SEMINOLE - Once a year, on Memorial Day, Woodrow Dimonda dons his khaki dress uniform and pins to his lapel the Bronze Star he was awarded during World War II for disarming a bomb on a bridge in Austria.
The wool jacket and trousers are hot and itchy, especially on a steamy Florida morning. But Dimonda, 86, said Monday it is his way of paying tribute to the friends he lost while serving in the Army.
"We were like brothers," he said, his eyes filling with tears. "I lived with them, you know?"
Dimonda joined hundreds of other veterans and their families at Bay Pines National Cemetery, one of many Memorial Day ceremonies in the Tampa Bay area.
At Bay Pines, spectators gathered Monday morning under the cemetery's massive live oaks. There were teenagers in ROTC uniforms and veterans in wheelchairs, some carrying oxygen canisters. Those not in uniform wore red, white and blue or waved tiny American flags.
U.S. Rep. C.W. Bill Young, R-Indian Rocks Beach, the keynote speaker, said the crowd was one of the largest he had seen for the annual event. Organizers attributed the increased attendance to the fighting in Iraq. Young praised the soldiers for continuing the battle against terrorism.
"Today, the enemy has no boundaries," Young said. "These people do not play by any constitution. They don't play by any rules except what suits their fancy."

__Data shown__.
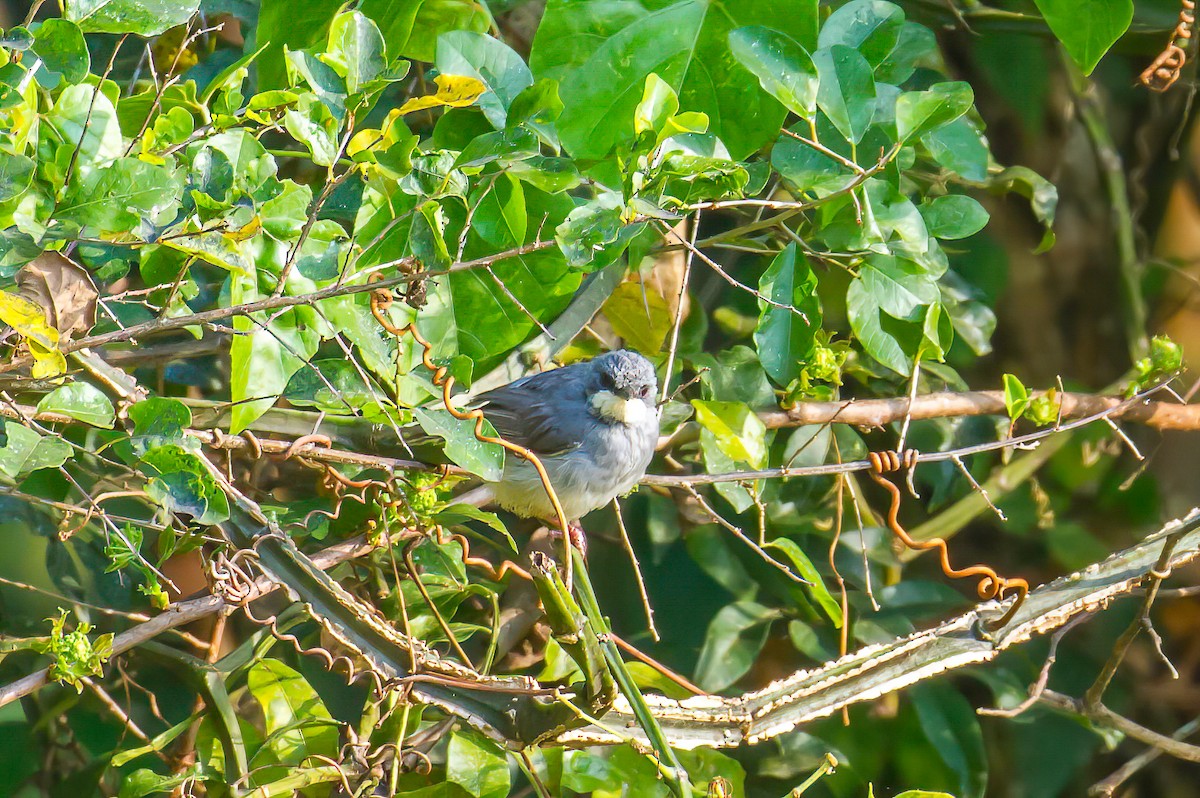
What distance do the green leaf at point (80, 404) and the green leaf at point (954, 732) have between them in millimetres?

__Required actions__.
1/ Do the following statements agree with the Memorial Day article? Answer each with yes or no and quote the words from the article that settle it. (a) Dimonda wears his dress uniform on Memorial Day each year. (b) Dimonda received the Bronze Star for rescuing fellow soldiers. (c) Organizers credited the larger crowd to the keynote speaker's presence.
2/ Resume the Memorial Day article after its last sentence, keeping its reporting style.

__Answer set__.
1/
(a) Yes: "Once a year, on Memorial Day, Woodrow Dimonda dons his khaki dress uniform"
(b) No: "the Bronze Star he was awarded during World War II for disarming a bomb on a bridge in Austria"
(c) No: "Organizers attributed the increased attendance to the fighting in Iraq."

2/
David Miller, the president of the Pinellas County Veterans Liaison Council, said he was pleased to see a strong show of support for the troops. A Vietnam veteran, Miller said he did not get a warm reception when he returned from war.
"It's a bad feeling," he said, "when you come home and people spit on you."
For Harold F. "Sarge" Cook, Memorial Day is one of the highlights of the year. He has been a resident of Bay Pines Medical Center since 1962, when he was discharged from the Army on a medical disability after serving in both World War II and Korea.
Cook, 84, a survivor of the attack on Pearl Harbor, was greeted warmly by dozens of friends and well-wishers after the ceremony. But it was the comrades he had lost who were on his mind.
"Most of the men from my unit ended up there," Cook said, gesturing toward Bay Pines Cemetery. "And I remember each and every one of them."